The Assembly Plugin for Maven is primarily intended to allow users to aggregate the project output along with its dependencies, modules, site documentation, and other files into a single distributable archive.
Your project can build distribution "assemblies" easily, using one of the convenient, prefabricated assembly descriptors. These descriptors handle many common operations, such as packaging a project's artifact along with generated documentation into a single zip archive. Alternatively, your project can provide its own descriptor and assume a much higher level of control over how dependencies, modules, file-sets, and individual files are packaged in the assembly.

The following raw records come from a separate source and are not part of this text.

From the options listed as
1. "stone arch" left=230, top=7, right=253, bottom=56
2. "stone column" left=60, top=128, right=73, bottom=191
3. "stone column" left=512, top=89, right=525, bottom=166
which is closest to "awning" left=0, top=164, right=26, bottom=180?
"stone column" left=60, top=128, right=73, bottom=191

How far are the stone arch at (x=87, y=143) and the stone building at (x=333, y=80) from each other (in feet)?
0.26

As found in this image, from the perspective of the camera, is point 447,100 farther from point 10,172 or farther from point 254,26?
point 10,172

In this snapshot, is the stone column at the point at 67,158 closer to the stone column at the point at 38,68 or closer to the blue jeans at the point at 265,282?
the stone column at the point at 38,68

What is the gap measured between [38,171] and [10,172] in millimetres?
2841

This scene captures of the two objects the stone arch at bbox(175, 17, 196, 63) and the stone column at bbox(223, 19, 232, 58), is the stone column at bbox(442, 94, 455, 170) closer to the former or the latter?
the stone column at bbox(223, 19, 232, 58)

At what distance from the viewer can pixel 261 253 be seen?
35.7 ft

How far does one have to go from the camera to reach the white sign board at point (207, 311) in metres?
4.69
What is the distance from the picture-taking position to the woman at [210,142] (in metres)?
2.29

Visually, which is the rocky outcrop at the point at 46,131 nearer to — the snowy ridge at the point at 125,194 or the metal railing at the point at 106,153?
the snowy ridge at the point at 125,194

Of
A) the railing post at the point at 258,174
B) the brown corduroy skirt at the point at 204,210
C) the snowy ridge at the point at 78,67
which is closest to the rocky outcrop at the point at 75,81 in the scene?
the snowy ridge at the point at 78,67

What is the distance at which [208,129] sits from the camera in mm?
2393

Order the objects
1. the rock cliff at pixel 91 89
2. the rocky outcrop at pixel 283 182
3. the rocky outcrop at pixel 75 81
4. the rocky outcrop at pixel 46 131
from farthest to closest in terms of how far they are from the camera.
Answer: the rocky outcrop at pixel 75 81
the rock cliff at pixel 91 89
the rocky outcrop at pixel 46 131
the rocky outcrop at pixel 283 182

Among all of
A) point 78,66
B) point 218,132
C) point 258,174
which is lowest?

Currently it can create distributions in the following formats:
- zip
- tar
- tar.gz (or tgz)
- tar.bz2 (or tbz2)
- jar
- dir
- war
- and any other format that the ArchiveManager has been configured for
If your project wants to package your artifact in an uber-jar, the assembly plugin provides only basic support. For more control, use the Maven Shade Plugin.
To use the Assembly Plugin in Maven, you simply need to:
- choose or write the assembly descriptor to use,
- configure the Assembly Plugin in your project's pom.xml, and
- run "mvn assembly:single" on your project.
To write your own custom assembly, you will need to refer to the Assembly Descriptor Format reference.
An "assembly" is a group of files, directories, and dependencies that are assembled into an archive format and distributed. For example, assume that a Maven project defines a single JAR artifact that contains both a console application and a Swing application. Such a project could define two "assemblies" that bundle the application with a different set of supporting scripts and dependency sets. One assembly would be the assembly for the console application, and the other assembly could be a Swing application bundled with a slightly different set of dependencies.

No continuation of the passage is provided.